==== Material provided
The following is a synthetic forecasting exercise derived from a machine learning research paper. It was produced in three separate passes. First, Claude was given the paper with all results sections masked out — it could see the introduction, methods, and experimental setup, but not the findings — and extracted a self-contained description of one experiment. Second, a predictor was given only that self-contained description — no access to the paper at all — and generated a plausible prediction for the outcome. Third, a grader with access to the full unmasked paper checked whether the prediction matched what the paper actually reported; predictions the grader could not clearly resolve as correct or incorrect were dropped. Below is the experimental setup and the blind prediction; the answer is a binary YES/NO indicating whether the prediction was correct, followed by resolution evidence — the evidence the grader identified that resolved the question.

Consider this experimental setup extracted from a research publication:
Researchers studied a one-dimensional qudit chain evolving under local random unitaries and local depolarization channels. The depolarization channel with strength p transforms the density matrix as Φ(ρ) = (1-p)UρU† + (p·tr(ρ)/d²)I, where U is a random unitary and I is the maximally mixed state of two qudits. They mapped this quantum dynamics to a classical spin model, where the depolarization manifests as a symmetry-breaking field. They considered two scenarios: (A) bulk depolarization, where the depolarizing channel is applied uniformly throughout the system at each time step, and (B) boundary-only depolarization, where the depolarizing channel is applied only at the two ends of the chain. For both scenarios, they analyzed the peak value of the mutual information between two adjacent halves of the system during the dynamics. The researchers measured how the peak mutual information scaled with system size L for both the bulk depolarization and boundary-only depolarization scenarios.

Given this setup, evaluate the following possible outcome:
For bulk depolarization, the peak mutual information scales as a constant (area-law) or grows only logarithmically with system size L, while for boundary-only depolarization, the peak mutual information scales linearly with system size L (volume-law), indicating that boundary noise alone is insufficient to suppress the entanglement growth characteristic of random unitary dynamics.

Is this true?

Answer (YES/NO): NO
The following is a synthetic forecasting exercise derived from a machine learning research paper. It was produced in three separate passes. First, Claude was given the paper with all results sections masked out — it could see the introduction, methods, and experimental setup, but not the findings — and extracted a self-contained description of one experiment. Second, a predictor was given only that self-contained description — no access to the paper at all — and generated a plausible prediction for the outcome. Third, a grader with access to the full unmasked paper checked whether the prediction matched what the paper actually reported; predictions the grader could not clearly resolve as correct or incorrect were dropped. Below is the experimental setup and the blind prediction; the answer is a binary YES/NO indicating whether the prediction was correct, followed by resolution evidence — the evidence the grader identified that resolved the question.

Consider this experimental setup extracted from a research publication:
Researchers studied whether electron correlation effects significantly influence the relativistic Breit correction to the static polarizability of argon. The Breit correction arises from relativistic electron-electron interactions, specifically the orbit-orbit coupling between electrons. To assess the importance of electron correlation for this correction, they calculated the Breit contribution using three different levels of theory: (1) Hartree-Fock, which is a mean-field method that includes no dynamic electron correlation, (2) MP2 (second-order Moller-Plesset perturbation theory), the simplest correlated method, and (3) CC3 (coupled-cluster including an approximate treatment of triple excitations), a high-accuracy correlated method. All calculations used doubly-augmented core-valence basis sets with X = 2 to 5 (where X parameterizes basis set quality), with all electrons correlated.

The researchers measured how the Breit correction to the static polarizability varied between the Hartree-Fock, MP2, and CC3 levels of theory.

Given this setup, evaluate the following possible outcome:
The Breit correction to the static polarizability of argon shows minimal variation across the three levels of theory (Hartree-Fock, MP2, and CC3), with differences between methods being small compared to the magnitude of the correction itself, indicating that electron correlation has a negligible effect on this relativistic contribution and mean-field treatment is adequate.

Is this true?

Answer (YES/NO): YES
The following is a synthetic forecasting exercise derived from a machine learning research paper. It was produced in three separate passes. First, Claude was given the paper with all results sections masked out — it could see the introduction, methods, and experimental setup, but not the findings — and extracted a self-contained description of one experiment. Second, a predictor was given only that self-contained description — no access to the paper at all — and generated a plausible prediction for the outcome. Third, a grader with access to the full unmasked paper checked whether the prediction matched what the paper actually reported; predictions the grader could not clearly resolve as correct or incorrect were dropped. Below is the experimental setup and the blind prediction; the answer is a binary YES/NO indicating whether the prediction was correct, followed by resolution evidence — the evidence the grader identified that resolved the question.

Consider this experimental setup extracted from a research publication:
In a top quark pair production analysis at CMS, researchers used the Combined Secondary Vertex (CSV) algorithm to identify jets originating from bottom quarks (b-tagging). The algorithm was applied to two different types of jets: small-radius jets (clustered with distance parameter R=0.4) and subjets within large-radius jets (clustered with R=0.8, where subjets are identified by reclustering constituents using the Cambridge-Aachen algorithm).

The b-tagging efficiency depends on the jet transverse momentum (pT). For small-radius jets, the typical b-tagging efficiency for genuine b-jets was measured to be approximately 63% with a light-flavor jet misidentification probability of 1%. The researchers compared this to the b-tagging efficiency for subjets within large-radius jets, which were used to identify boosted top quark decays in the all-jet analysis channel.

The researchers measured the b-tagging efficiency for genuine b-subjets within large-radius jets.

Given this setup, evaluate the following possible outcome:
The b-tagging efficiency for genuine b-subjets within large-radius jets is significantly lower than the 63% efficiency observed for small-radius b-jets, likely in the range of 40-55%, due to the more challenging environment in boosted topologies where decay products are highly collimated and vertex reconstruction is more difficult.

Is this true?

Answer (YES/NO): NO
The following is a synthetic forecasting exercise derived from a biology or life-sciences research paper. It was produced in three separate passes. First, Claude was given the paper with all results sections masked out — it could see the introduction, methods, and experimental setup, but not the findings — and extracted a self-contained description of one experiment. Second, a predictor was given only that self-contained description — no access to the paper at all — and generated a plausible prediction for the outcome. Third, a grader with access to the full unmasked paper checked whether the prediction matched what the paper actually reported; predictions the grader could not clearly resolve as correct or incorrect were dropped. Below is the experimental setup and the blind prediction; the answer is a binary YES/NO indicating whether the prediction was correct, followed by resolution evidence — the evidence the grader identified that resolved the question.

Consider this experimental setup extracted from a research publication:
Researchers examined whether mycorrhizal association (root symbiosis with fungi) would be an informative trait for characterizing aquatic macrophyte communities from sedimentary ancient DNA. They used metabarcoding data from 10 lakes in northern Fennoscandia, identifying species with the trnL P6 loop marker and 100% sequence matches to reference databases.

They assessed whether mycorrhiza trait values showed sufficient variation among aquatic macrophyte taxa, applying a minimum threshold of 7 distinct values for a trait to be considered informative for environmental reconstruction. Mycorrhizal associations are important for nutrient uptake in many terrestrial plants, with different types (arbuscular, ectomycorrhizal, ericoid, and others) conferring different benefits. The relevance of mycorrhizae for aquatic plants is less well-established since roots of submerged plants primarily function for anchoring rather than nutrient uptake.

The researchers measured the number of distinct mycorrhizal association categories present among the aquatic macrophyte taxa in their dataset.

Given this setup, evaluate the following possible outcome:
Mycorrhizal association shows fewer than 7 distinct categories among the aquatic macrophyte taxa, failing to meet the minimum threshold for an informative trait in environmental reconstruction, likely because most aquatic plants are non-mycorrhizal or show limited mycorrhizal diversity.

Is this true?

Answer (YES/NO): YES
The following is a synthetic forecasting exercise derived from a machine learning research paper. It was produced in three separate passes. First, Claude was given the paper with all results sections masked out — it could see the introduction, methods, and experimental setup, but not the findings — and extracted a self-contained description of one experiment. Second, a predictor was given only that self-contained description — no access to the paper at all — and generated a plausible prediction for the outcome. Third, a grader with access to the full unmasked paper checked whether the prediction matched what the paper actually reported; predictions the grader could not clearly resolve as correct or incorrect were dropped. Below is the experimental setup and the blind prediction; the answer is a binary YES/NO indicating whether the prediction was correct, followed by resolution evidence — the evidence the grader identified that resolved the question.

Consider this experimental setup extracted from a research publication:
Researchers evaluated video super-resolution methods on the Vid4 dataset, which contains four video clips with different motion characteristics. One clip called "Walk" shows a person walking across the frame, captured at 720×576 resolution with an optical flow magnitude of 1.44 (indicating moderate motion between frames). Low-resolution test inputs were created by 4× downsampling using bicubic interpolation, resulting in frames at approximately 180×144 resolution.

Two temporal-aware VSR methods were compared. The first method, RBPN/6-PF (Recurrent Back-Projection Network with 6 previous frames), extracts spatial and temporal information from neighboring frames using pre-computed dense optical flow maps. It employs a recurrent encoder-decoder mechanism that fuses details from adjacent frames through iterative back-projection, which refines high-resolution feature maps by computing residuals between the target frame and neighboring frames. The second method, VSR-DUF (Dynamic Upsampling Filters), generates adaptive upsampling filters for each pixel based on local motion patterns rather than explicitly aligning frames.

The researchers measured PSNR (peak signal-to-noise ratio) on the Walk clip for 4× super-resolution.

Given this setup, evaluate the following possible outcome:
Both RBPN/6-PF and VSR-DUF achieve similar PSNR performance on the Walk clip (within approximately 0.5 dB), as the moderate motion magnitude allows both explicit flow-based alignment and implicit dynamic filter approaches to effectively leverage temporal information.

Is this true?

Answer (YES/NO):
========
**About this exercise**. Scan the material above for the word "taxa", and copy each line where it appears.

**Answer for the task**.
They assessed whether mycorrhiza trait values showed sufficient variation among aquatic macrophyte taxa, applying a minimum threshold of 7 distinct values for a trait to be considered informative for environmental reconstruction. Mycorrhizal associations are important for nutrient uptake in many terrestrial plants, with different types (arbuscular, ectomycorrhizal, ericoid, and others) conferring different benefits. The relevance of mycorrhizae for aquatic plants is less well-established since roots of submerged plants primarily function for anchoring rather than nutrient uptake.
The researchers measured the number of distinct mycorrhizal association categories present among the aquatic macrophyte taxa in their dataset.
Mycorrhizal association shows fewer than 7 distinct categories among the aquatic macrophyte taxa, failing to meet the minimum threshold for an informative trait in environmental reconstruction, likely because most aquatic plants are non-mycorrhizal or show limited mycorrhizal diversity.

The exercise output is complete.